Meine Zeit nutze ich nun sehr sinnvoll, zum einen eben mit der Promotion und zum anderen habe ich nun eine ehrenamtliche Tätigkeit bei der Staatsanwaltschaft in Mainz beim sogenannten Haus des Jugendrechts aufgenommen.
Und was lernen wir daraus?
Es ist stets ratsam sich zu genau zu überlegen, in welchen Bundesländern man sich vorstellen könnte, das Referendariat zu absolvieren. Bei diesen Favoriten sollte dann genau geschaut werden, welche Bewerbungsunterlagen benötigt werden, welche Fristen einzuhalten sind und vor allem, wie sich der Vorbereitungsdienst samt Examen gestaltet.
Zu beachten ist jedenfalls, dass ein gleichzeitiges Bewerben bei mehreren Bundesländern nicht notwendigerweise zu einer größeren Auswahl an Arbeitgebern führt.

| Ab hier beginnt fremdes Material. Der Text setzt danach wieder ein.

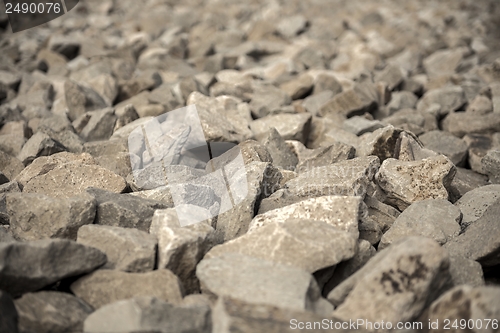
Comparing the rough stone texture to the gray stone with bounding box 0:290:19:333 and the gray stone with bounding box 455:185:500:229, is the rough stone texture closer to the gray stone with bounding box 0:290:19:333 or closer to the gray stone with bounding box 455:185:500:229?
the gray stone with bounding box 0:290:19:333

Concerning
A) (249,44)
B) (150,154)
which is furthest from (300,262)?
(249,44)

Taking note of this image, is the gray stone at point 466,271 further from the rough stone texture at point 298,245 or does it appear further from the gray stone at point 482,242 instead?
the rough stone texture at point 298,245

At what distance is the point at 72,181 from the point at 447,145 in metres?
3.21

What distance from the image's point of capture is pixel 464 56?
744 cm

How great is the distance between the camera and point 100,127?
13.6 ft

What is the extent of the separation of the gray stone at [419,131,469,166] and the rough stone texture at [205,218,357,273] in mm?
2171

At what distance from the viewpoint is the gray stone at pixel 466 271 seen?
2.15 meters

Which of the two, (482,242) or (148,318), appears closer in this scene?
(148,318)

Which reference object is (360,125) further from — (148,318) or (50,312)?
(50,312)

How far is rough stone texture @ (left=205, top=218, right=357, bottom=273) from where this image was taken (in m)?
2.12

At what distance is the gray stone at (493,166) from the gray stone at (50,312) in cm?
306

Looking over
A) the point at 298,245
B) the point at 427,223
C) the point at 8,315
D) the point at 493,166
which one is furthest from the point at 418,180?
the point at 8,315

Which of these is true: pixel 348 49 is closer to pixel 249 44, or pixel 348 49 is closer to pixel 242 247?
pixel 249 44

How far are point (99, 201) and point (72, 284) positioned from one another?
57cm
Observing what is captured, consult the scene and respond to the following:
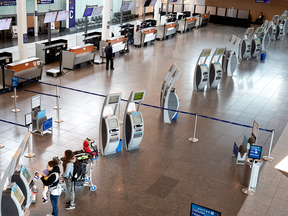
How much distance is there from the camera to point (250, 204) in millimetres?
7320

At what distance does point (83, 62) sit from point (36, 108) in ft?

Nicht nur liegen die Rückmeldungen regelmäßig bis zu einen Monat auseinander, sondern es kann auch hinsichtlich der Fristen für die Zusage beziehungsweise Absage zu Verschiebungen und somit zu Problemen kommen.
In jedem Fall sollte man stets einen ordentlichen Plan B in der Rückhand haben, sei es, weil man wider Erwarten doch keinen Platz bekommt oder weil man mit der zugewiesenen Stammdienststelle – aus welchen Gründen auch immer – unzufrieden ist.